:: Предоставленный текст ::
История вагона такова. Он действительно пошёл по рельсам впервые при Столыпине: он был сконструирован в 1908 году, но – для
И ведь не обвинишь гулаговское начальство, чтоб они пользовались термином «столыпин» – нет, всегда «вагон-зак». Это мы, зэки, из чувства противоречия казённому названию, чтобы только называть по-своему и погрубей, обманно повлеклись за кличкой, подсунутой нам арестантами предыдущих поколений, как легко рассчитать – 20-х годов. Кто ж могли быть авторы клички? не «контрики», у них не могло возникнуть такой ассоциации: царский премьер-министр – и чекисты. Это, безусловно, могли быть только «революционеры», вдруг, для себя неожиданно завлечённые в чекист скую мясорубку: или эсеры, или анархисты (если кличка возникла в ранних 20-х), или троцкисты (если в поздних 20-х). Когда-то змеиным укусом убив великого деятеля России, ещё и посмертным гадким укусом осквернили его память.
Но так как вагон этот был излюблен лишь в 20-е годы, а нашёл всеобщее и исключительное применение – с начала 30-х, когда всё в нашей жизни становилось единообразным (и вероятно, тогда достроили много таких), то справедливо было бы называть его не «столыпиным», а «сталиным».

:: Исходные данные ::
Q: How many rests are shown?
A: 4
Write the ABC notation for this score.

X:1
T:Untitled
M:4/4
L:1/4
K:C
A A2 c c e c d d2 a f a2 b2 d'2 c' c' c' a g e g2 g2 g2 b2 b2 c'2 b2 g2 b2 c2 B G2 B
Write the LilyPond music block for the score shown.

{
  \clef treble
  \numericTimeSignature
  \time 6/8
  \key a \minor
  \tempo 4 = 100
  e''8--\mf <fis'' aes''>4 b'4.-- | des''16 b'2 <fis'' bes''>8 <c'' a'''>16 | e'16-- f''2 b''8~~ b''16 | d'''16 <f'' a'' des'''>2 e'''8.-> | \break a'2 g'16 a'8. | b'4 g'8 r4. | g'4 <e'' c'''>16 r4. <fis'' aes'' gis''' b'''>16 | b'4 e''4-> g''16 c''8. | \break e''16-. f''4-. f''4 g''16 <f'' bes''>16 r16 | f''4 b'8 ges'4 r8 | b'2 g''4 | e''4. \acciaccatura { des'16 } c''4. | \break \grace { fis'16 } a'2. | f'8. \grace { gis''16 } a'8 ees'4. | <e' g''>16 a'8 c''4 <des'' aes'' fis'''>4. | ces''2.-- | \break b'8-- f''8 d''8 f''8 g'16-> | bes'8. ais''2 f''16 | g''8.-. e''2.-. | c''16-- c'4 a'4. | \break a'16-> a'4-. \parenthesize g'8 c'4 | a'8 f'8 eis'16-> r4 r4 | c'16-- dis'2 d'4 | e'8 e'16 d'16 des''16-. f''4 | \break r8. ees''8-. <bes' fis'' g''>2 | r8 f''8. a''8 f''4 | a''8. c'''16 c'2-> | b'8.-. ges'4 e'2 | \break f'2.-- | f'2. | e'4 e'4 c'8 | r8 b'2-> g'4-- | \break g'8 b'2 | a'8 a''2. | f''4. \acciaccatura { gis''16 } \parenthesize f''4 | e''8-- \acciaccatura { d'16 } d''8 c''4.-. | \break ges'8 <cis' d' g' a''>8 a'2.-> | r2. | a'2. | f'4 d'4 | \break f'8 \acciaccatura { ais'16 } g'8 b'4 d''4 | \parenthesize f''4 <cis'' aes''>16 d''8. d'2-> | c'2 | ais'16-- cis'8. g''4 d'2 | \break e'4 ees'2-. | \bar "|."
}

:: Задание ::
Извлеките дословно и целиком текст о вагоне «столыпин». Материалы представляют собой отдельный источник.

:: Выполненное задание ::
История вагона такова. Он действительно пошёл по рельсам впервые при Столыпине: он был сконструирован в 1908 году, но – для
И ведь не обвинишь гулаговское начальство, чтоб они пользовались термином «столыпин» – нет, всегда «вагон-зак». Это мы, зэки, из чувства противоречия казённому названию, чтобы только называть по-своему и погрубей, обманно повлеклись за кличкой, подсунутой нам арестантами предыдущих поколений, как легко рассчитать – 20-х годов. Кто ж могли быть авторы клички? не «контрики», у них не могло возникнуть такой ассоциации: царский премьер-министр – и чекисты. Это, безусловно, могли быть только «революционеры», вдруг, для себя неожиданно завлечённые в чекист скую мясорубку: или эсеры, или анархисты (если кличка возникла в ранних 20-х), или троцкисты (если в поздних 20-х). Когда-то змеиным укусом убив великого деятеля России, ещё и посмертным гадким укусом осквернили его память.
Но так как вагон этот был излюблен лишь в 20-е годы, а нашёл всеобщее и исключительное применение – с начала 30-х, когда всё в нашей жизни становилось единообразным (и вероятно, тогда достроили много таких), то справедливо было бы называть его не «столыпиным», а «сталиным».